LOGAN — Years ago, Ron Lundstrom was coaching a youth basketball game when he had a run-in with an official. When a disputed call led to easy points for the opposing team, Lundstrom argued with the official. But rather than issue a technical foul as is common in basketball, the official ripped his uniform off and threw it at Lundstrom, yelling that Lundstrom could do it if he thought he could do a better job.
“I talked to him several times about where the ball should be thrown in,” Lundstrom said. “He ignored me and gave the other team the ball in the wrong spot, right under the basket, and they got an easy layup out of it.”
That youth official was one of hundreds of thousands across the country that receive little to no training to officiate youth sports. But what most coaches, players and fans across the country lack is knowledge of what the men in black and white go through to become certified officials at the high school, collegiate and professional level.
According to www.phillyref.com, there are between 60 and 70 professional basketball referees in the entire country, and between 500-600 collegiate at the Division I, II and III levels. The number balloons at the high school level, and each of these officials has gone through a long and costly process to become certified.
It is not difficult to find fans complaining about officiating in a contest, and only slightly more difficult to find them shouting profanities and insults directly at officials at games. No matter the sport. But for the first time in recent memory, officials received the overwhelming support of fans across the country.
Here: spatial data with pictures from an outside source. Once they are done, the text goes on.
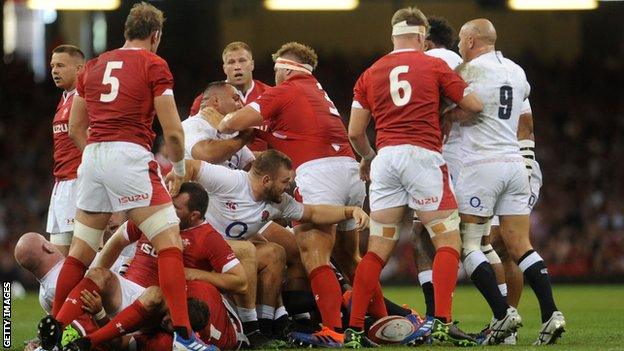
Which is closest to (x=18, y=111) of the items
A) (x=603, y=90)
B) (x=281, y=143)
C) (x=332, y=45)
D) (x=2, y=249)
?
(x=2, y=249)

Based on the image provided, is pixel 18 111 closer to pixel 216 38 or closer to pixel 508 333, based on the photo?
pixel 216 38

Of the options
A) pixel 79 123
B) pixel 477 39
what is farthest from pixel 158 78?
pixel 477 39

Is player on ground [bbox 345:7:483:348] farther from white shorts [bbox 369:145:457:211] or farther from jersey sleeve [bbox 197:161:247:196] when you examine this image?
jersey sleeve [bbox 197:161:247:196]

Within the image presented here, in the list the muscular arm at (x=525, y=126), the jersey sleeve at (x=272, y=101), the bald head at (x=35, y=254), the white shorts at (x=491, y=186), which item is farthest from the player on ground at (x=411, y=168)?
the bald head at (x=35, y=254)

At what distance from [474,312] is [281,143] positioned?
5.53 meters

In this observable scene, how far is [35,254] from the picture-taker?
26.8ft

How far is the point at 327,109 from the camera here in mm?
8859

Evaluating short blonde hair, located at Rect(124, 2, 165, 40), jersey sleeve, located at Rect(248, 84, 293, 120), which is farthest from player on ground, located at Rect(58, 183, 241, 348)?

Over the summer, the NFL Referee’s Association locked out, wanting a better benefit pension plan and retirement benefits. Replacement officials were used for the preseason and first three weeks of the regular season.
But because these replacement officials lacked training and preparation for the highest level, games got out of control to the point of physical confrontations, and boiled over after a Monday Night Football game in late September.
During the seven weeks, fans, coaches and players clamored for the league to come to terms with the regular officials so that they’d return. After that MNF game the league did, and regular officials returned.
NBA officials have considered similar actions, but so far have remained satisfied.
Joey Crawford, perhaps the NBA’s most famous official, has been an NBA official for 35 years. Crawford said that the legendary players like Magic Johnson, Larry Bird and Micheal Jordan never said anything to him.
“They almost never said anything, good or bad. Most players in sports believe they actually know something about officiating. And they don’t,” Crawford said. “But those guys, they very, very rarely said anything to me. Isn’t that amazing? Because there’s three guys that had the ball, what, 75 percent of the time? They had more important things to worry about.”
But if fans do have anything to complain about when it comes to officiating, it’s at the NBA level.
Studies done by three economic researchers at Brigham Young University, Joseph Price, Marc Remer and Daniel F. Stone, found that officials at the NBA level have a tendency to make calls in favor of the home team, the team that is trailing in a playoff series, or a team trailing in a game in order to keep the game close and set up exciting finishes.
The controversy of official bias and influence is ongoing, but for Lundstrom at least, he’s come to terms with officials, because he became one. In 2004, six years after his run in with the official, Lundstrom certified with the NFHS and currently officiates high school basketball at the junior varsity level.
“If you can’t beat them, join them,” Lundstrom said. “There’s a pretty good feeling of camaraderie among the referees I work with.”